In his book, The Innocents Abroad, Mark Twain explained, “Travel is fatal to prejudice, bigotry, and narrow-mindedness, and many of our people need it sorely on these counts.” While this passage is often cited to promote the virtues of foreign travel, a new book by former National Public Radio CEO Ken Stern suggests that much of the country’s coastal elite would be just as well served by a domestic trip outside their urban enclaves.
Titled, Republican Like Me: How I Left the Liberal Bubble and Learned to Love the Right, Stern’s book chronicles his year-long travels through “Red America.” Along the way, Stern, a Washington, D.C. resident and lifelong self-identified “liberal,” is forced to confront his left-wing orthodoxy and develops a greater understanding of the political beliefs that prevail away from his progressive bubble.
Perhaps an acknowledgment that the firearms issue is foremost among those of which the left-wing elite are ignorant, Stern devotes his first chapter to the subject. Specifically, the chapter chronicles a hog hunting trip Stern took in Texas and a trip to the Nation’s Gun Show in Chantilly, Va. Interspersed with these accounts are facts and figures that refute establishment anti-gun dogma.
At the opening of the chapter, Stern describes how entrenched anti-gun views are within his D.C. community. He recalls how comments he had posted to his Facebook page merely “suggesting that the gun issue is more complex than one might think” were not well received. Stern explains,
My liberal friends have rather disdainfully rejected the facts offered, not usually with their own facts but with the statement that we just need to get on with doing “something.” This would seem to suggest that people who don’t agree with policy for window dressing’s sake are somehow hunk-dory with thousands of gun deaths every year. It is a little window into the sanctimony of some liberals, and I don’t like it very much.
In a theme Stern revisits time and again, the former CEO correctly points out that the violence plaguing inner cities has less to do with guns than his elite friends would care to admit, and more to do with a complex array of societal factors. The author writes,
Because there are so many ways to obtain guns in a weapons-saturated market, restrictive ownership laws, such as in Chicago, have never really reduced violence; however, better policing, smarter drug control laws, and shared economic success have.
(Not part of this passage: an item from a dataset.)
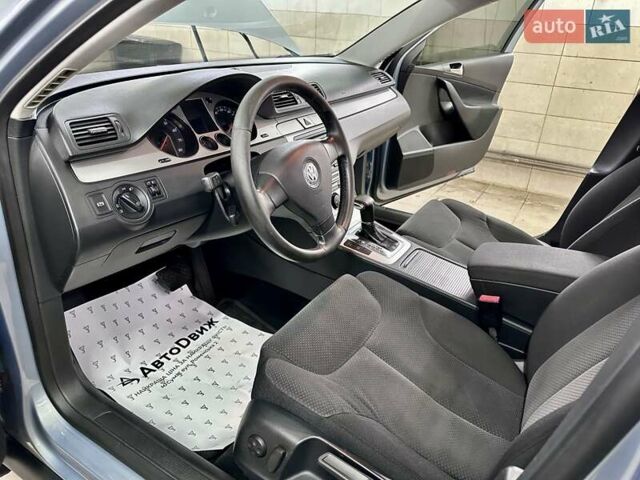 Серый Фольксваген Пассат, объемом двигателя 1.8 л и пробегом 290 тыс. км за 5499 $, фото 28 на Automoto.ua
Later in the chapter, Stern elaborates on this point. While discussing so-called “common sense” gun laws, the writer notes,
I now understand them to be common sense but not solutions – and potentially distractions from the core social questions of economic despair and shuttered opportunity, which plague both poor minority neighborhoods and the white working class alike.
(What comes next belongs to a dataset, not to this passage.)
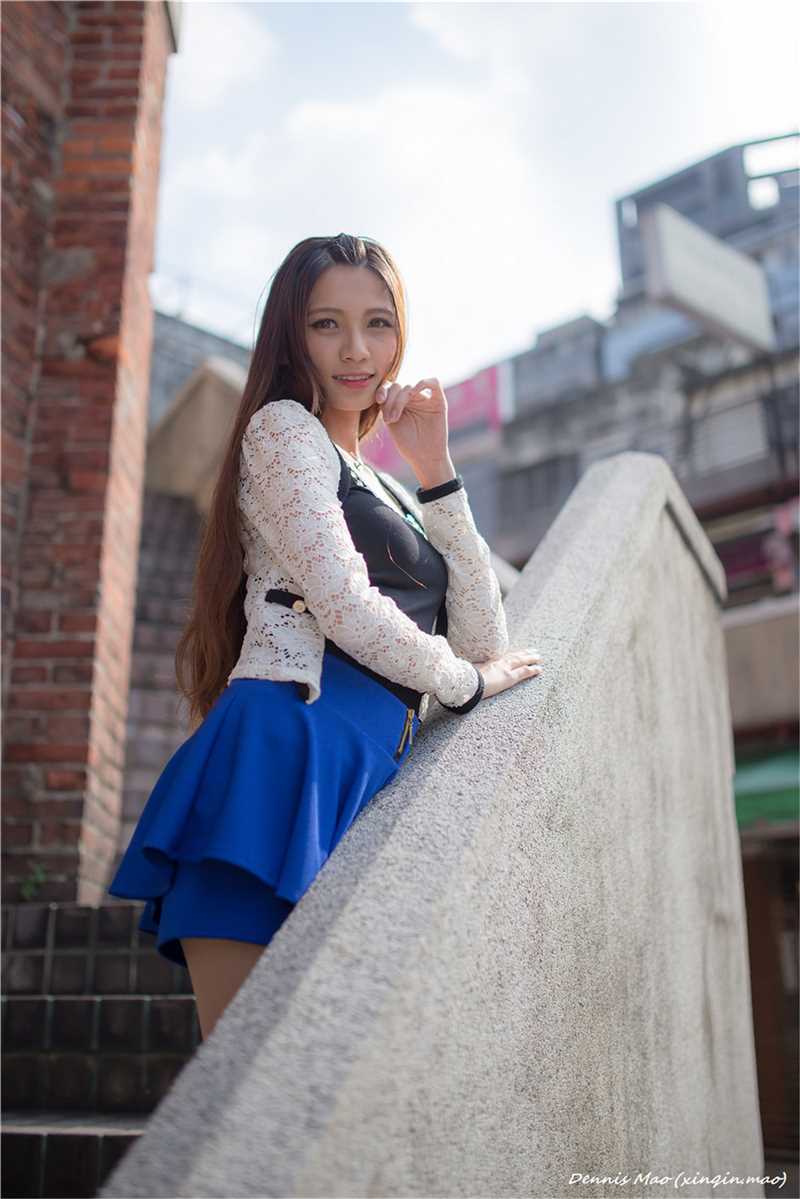 最新清纯校花蔡译心街头秀骨感身材壁纸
Returning to this topic once more, Stern adds,
If we really want to reduce gun violence, we should be focusing not first upon the weapons but on a lot of things around it: poverty, drugs, race, addressing mental illness, opportunity, and gangs, just to name a few.
In a move sure to enrage his comrades back home, Stern even has a few kind words for NRA. Just as several sophisticated political observers have done in recent years, Stern seeks to dispel the persistent falsehood that NRA relies on cash to curry favor, rather than the fervent support of NRA’s millions of members and other supporters. Acknowledging NRA’s deep grassroots support, Stern writes in a footnote, “Like it or not, and many probably will not, the real people’s movement around guns lies with the NRA, not with gun control advocates.”
This isn’t to say that Stern has become an ardent gun rights supporter. Stern downplays evidence of the significant prevalence of defensive gun uses. The author takes at face value polling about public support for certain gun control measures, despite voting returns that refute these findings. Also, Stern’s account of the Nation’s Gun Show is rather critical.
Moreover, Stern hasn’t abandoned his support for some gun control measures, despite conceding their inefficacy. Stern notes,
Go ahead, reenact the Assault Weapons Ban, implement enhanced registration requirements over private sales of guns, and outlaw large-size magazines… I’m all for it, but I am not deluding myself anymore that these changes will have any meaningful impact on the homicide or suicide rates in this country.
Despite a few drawbacks, Stern’s book offers a welcome and thoughtful account of someone overcoming much of their anti-gun bias with careful research and life experience. Hopefully Stern’s book and trip will encourage others in his cohort to seek similar enlightenment.